◆ Text to read ◆
— begin —

Well we got probably got 5 to 8cm of snow last night. I was able to do three fairly large driveways in about 20 minutes. This was using gear 4. Never bogged just ate right through it. My wife pushed all the snow from the front of the driveway so that stretch of snow was probably a good foot to foot and half high and about 10 feet long. No problem just ate it up. This snow blower is a beast. If your on the fence just go get one. Now this is a Canadian HD model with the 420cc engine on it. Very impressed at the speed this machine eats through snow.


----------



## Shovel (Mar 26, 2019)

Here is it's yellow brother in deep snow




Not sure which engine it has..but seems to do get rid of the snow pretty good.
Sent from my LM-Q710.FG using Tapatalk


----------



## Dag Johnsen (Dec 24, 2018)

*Impressive*



Shovel said:


> Here is it's yellow brother in deep snow
> https://youtu.be/eNsI4GVbQYo
> Not sure which engine it has..but seems to do get rid of the snow pretty good.
> Sent from my LM-Q710.FG using Tapatalk



That is very impressive performance! Really good speed for the amount of snow,


----------



## Shovel (Mar 26, 2019)

Dag Johnsen said:


> That is very impressive performance! Really good speed for the amount of snow,


Yes..that's just a random video from the net as well.



Sent from my LM-Q710.FG using Tapatalk


----------



## Kies2 (Sep 27, 2019)

I looked at all the you tube videos lol and that is one of the reasons I decided to go cub cadet three stage. I purchased the HD model from a local dealer who are fantastic to deal with. The HD models can only be purchased through a dealer here in Canada. Lowe’s stores etc(big box) do not sell them. They come with the bigger motor, thicker steel, larger auger housing/box and a metal rod linkage for transmission instead of cable. I also think the chute control wire/ cable is different. Like I said so far I am impressed.

— end —

◆ Supplied information ◆

— begin —

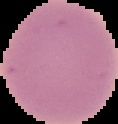
Result: negative for malaria parasites. Cell region segmented out of the field of view; the surrounding area is masked to black. Image is 118×124 pixels. From a thin blood smear.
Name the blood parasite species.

— end —

◆ Directive ◆
Write out the part of the snow blower thread above word for word, starting at "Yes..that's just a" and ending at "I am impressed.".

◆ Written answer ◆
Yes..that's just a random video from the net as well.



Sent from my LM-Q710.FG using Tapatalk


----------



## Kies2 (Sep 27, 2019)

I looked at all the you tube videos lol and that is one of the reasons I decided to go cub cadet three stage. I purchased the HD model from a local dealer who are fantastic to deal with. The HD models can only be purchased through a dealer here in Canada. Lowe’s stores etc(big box) do not sell them. They come with the bigger motor, thicker steel, larger auger housing/box and a metal rod linkage for transmission instead of cable. I also think the chute control wire/ cable is different. Like I said so far I am impressed.